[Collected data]
^^^^
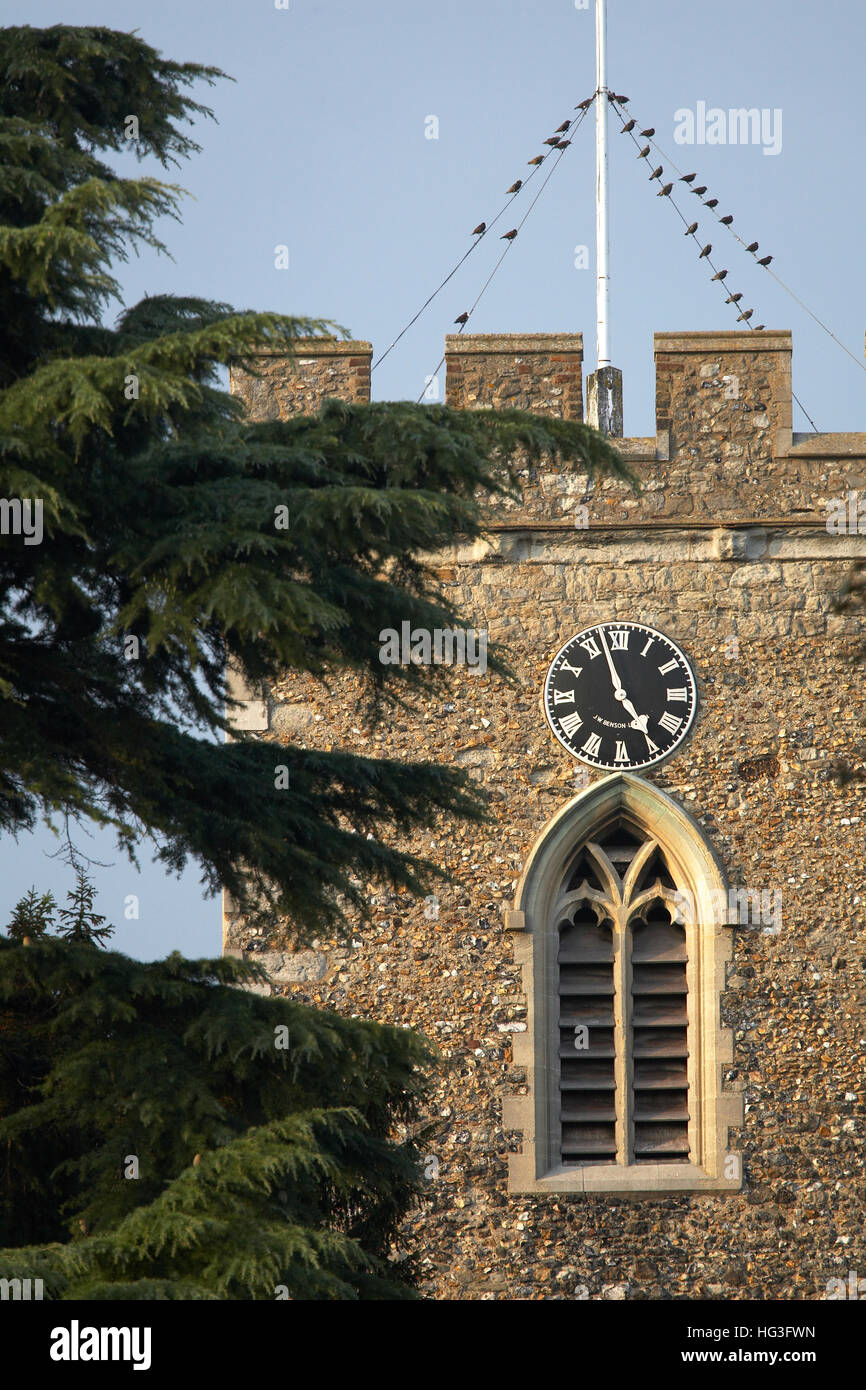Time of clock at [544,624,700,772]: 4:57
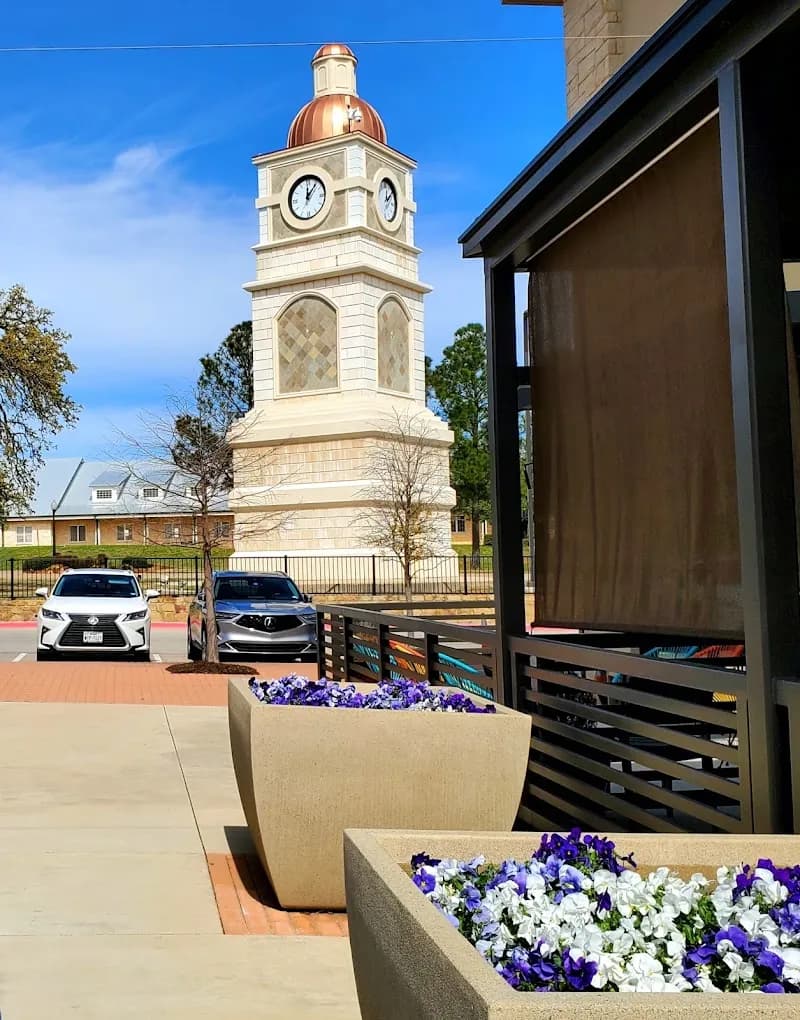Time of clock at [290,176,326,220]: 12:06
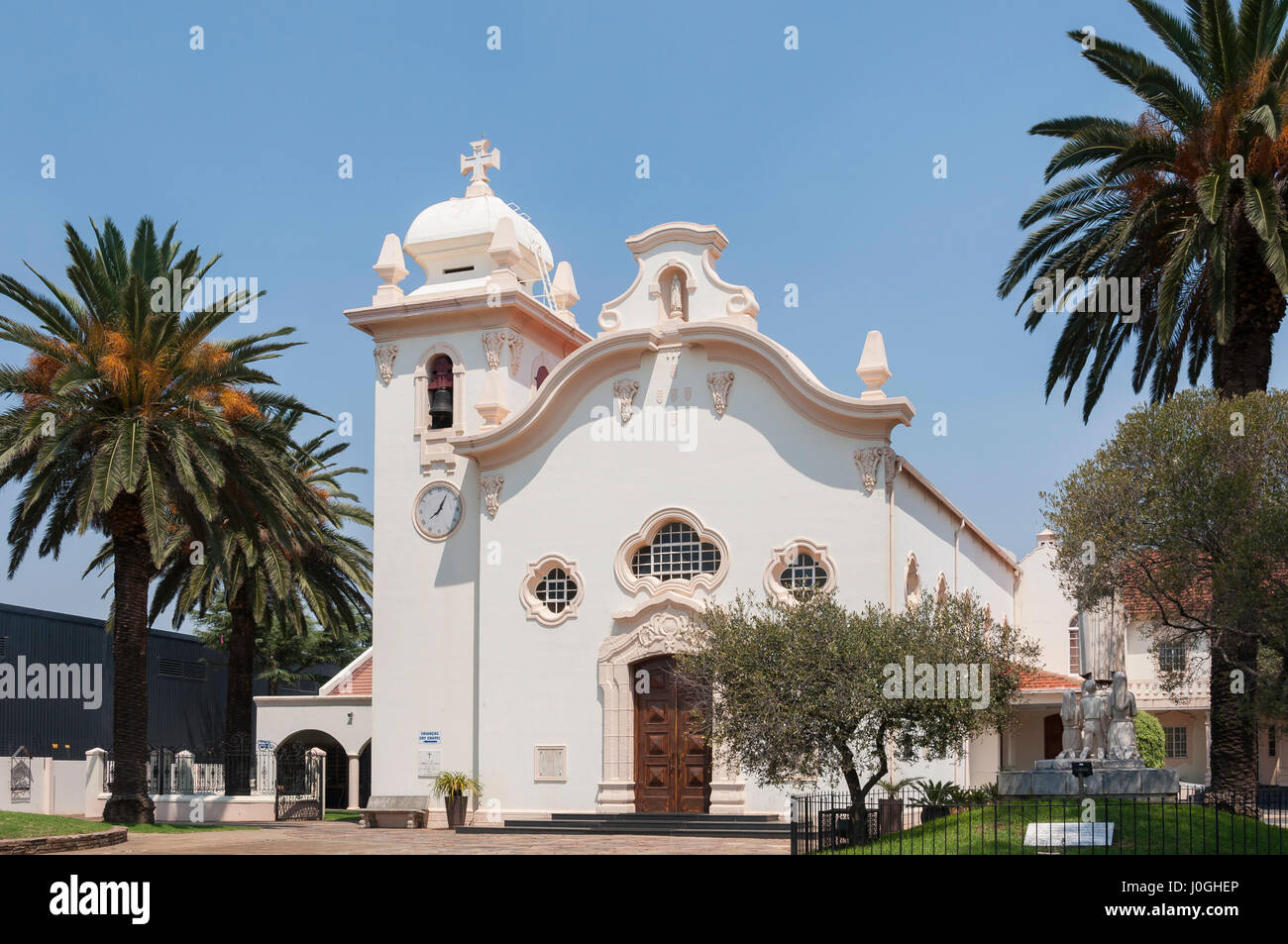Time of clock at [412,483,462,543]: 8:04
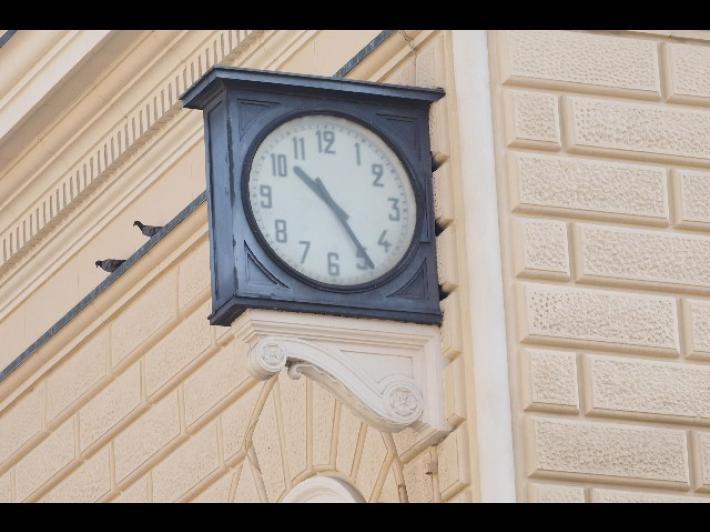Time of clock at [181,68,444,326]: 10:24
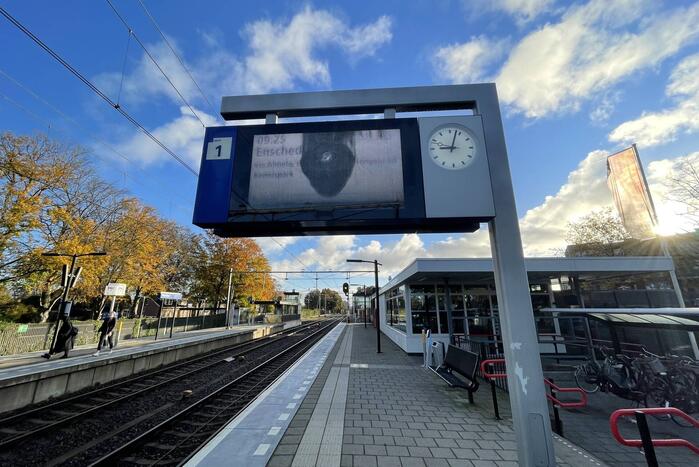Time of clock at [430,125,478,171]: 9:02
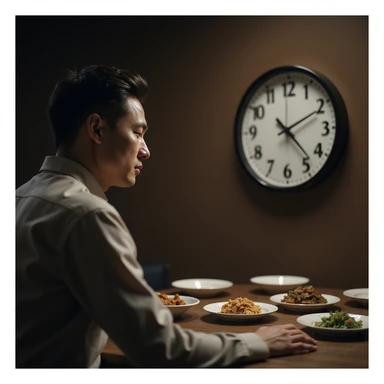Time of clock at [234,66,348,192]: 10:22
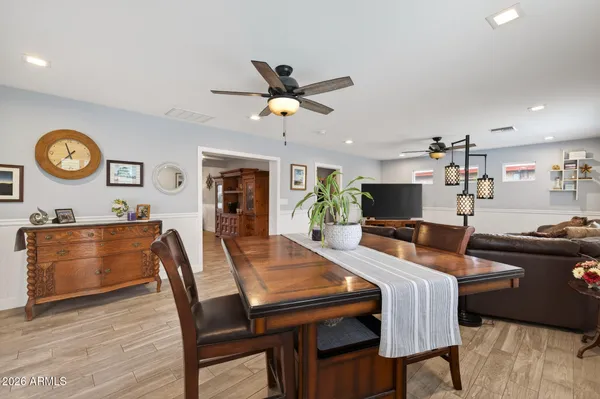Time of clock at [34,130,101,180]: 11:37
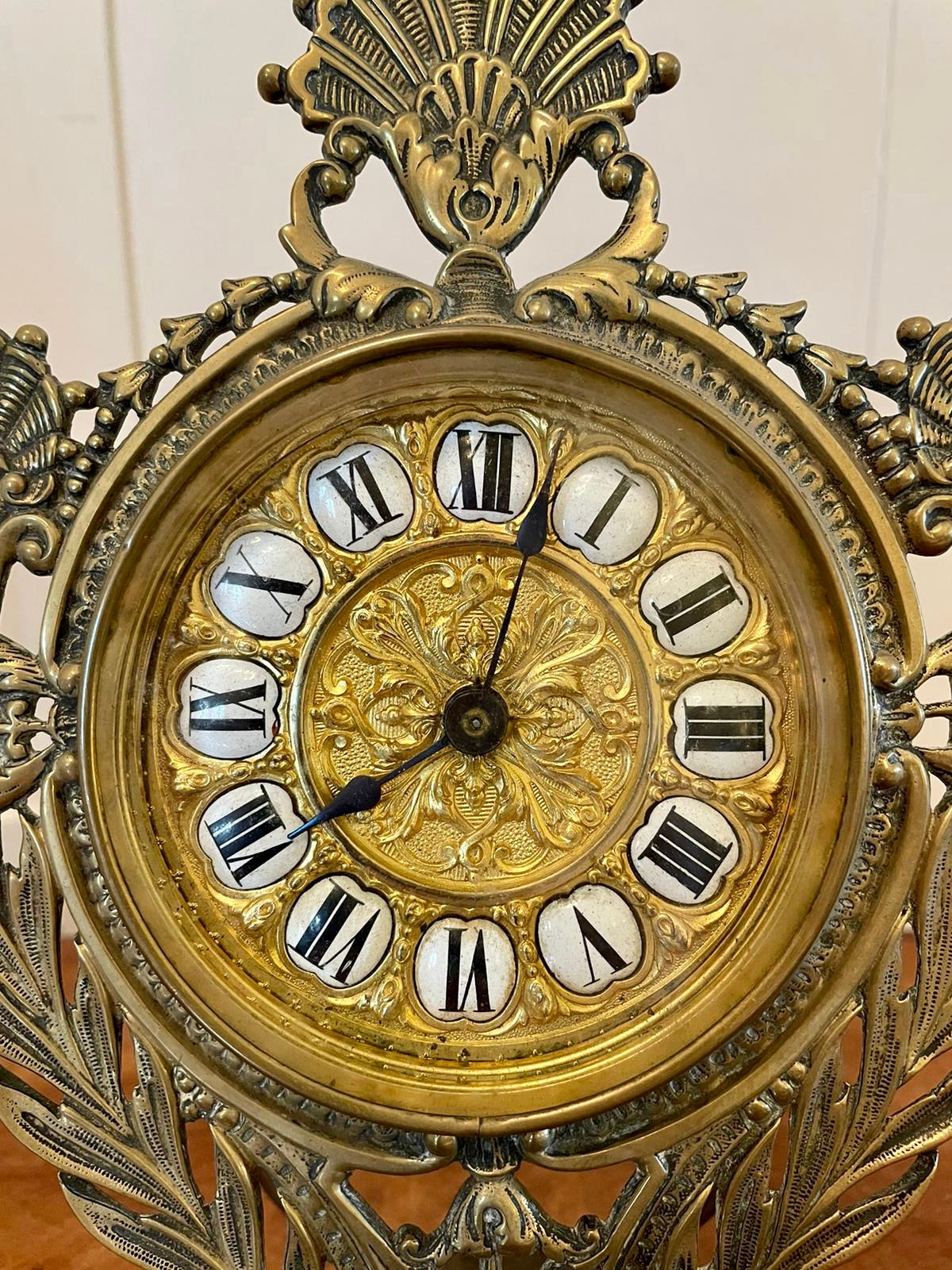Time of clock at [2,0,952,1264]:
^^^^
Put the lines of these records into a JSON list of strings, with one string per line and no blank lines. Leave the pictures out of the answer.

Final answer
[
  "Time of clock at [544,624,700,772]: 4:57",
  "Time of clock at [290,176,326,220]: 12:06",
  "Time of clock at [412,483,462,543]: 8:04",
  "Time of clock at [181,68,444,326]: 10:24",
  "Time of clock at [430,125,478,171]: 9:02",
  "Time of clock at [234,66,348,192]: 10:22",
  "Time of clock at [34,130,101,180]: 11:37",
  "Time of clock at [2,0,952,1264]:"
]